One option, she adds, might be for smaller cable operators to strike a partnership with a local satellite service provider. "They may want to find a satellite partner or face the prospect of continued customer erosion," Marien says. Yet Textron remains open to small cable loans. "We routinely look at smaller loan requests, and we've done some in the past through SBA and would do it again."

Silicon Valley Bank is another notable lender in the small cable category which has made loans smaller than the magical $5 million mark. "Our mandate is debt financing under $10 million, so we would do cable systems with less than 10,000 subscribers, but we just don't see many of them," says John Brooks, senior vice president and manager of media practice for Silicon Valley Bank.

That could be changing, however. Adds Brooks: "Big cable operators are ending their big capital investments and could generate tons of new cash flow with new services. To some degree that momentum will trickle down to smaller operators. For a small operator with 6,000 subs and 18 headends, that's about $1.8 million for headends, but if there are 15,000 subs, it looks much more interesting. I don't think rural cable is a business that's going away."

Staying in business may require some serious re-tooling, however. "What's lacking is a well thought-out business plan to grow their businesses to compete and (whether) they have the skill sets to execute the business plan.
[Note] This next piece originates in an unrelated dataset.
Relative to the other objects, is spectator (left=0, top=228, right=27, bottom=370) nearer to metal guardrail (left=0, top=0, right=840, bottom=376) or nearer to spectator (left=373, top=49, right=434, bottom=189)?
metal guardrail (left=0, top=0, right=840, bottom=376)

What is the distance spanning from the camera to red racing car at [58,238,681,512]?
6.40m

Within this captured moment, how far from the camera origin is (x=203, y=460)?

It takes the right combination of technical and financial skills," Brooks says.

It's that combination, he concludes, that will get the attention of lenders such as Silicon Valley Bank. "If a company shows us a finance package with projected growth of 15 percent in the next four years, even with declining revenues the previous few years, we would look at that very carefully."

With all of the consolidation in the banking industry, most banks are adopting an economies-of-scale mentality. Says James: "Banks have restrictions, too. Most only want to lend where they have a retail bank presence."

Retail presence or not, James and other small cable operators feel confident they can persuade banks and other lending sources to provide the capital needed to upgrade, rebuild and compete. "We're confident the business is out there for modems and digital services and capital costs keep coming down. With the QuickTake and HITS models, for a $20,000 headend, $22,000 for convertors and about $100 in installation costs, there's about a two-year payback, which is good at 18 percent penetration. People will buy the products," James insists.

That's the idea. But for many smaller operators faced with rising programming costs, growing competition and complex business decisions, the future remains overcast. For lenders such as Wells Fargo, however, the skies could be only partly cloudy. Concludes Smith: "There's no doom and gloom attitude. They're not set for huge growth potential, but they'll find a way to make it happen and stay in business. Many of the smaller operators are very passionate about their business."